#### The exercise:
Copy out, word for word, the rows below from the line that contains "This photo presents" through the final row, including both of those lines.

# Start of Provided records

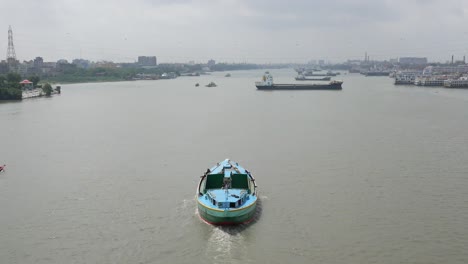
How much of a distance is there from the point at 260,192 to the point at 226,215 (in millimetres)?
2291

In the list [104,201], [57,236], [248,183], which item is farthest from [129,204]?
[248,183]

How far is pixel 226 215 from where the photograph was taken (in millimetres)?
8039

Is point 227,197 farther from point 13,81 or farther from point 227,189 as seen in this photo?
point 13,81

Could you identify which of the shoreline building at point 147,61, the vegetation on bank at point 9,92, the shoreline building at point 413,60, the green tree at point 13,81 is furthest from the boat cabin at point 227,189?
the shoreline building at point 413,60

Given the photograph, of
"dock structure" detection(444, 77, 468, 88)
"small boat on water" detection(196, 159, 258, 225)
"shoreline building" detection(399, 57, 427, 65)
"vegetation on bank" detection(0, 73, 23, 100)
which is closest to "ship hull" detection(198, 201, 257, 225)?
"small boat on water" detection(196, 159, 258, 225)

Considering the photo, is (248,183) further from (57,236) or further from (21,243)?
(21,243)

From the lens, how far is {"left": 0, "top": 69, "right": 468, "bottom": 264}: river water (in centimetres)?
739

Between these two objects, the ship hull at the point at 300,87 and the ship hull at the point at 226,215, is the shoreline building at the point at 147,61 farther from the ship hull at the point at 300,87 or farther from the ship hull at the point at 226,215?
the ship hull at the point at 226,215

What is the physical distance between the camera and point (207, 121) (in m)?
21.5

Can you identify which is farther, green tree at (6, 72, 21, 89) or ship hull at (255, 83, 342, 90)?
ship hull at (255, 83, 342, 90)

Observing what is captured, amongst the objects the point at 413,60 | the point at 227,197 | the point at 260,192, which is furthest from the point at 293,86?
the point at 413,60

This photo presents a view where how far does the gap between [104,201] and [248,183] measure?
324cm

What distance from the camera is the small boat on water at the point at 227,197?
26.6ft

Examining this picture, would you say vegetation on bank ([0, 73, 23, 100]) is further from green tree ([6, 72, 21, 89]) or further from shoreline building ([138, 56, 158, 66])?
shoreline building ([138, 56, 158, 66])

# End of Provided records

#### Reply:
This photo presents a view where how far does the gap between [104,201] and [248,183] measure?
324cm

What distance from the camera is the small boat on water at the point at 227,197?
26.6ft

Examining this picture, would you say vegetation on bank ([0, 73, 23, 100]) is further from green tree ([6, 72, 21, 89]) or further from shoreline building ([138, 56, 158, 66])?
shoreline building ([138, 56, 158, 66])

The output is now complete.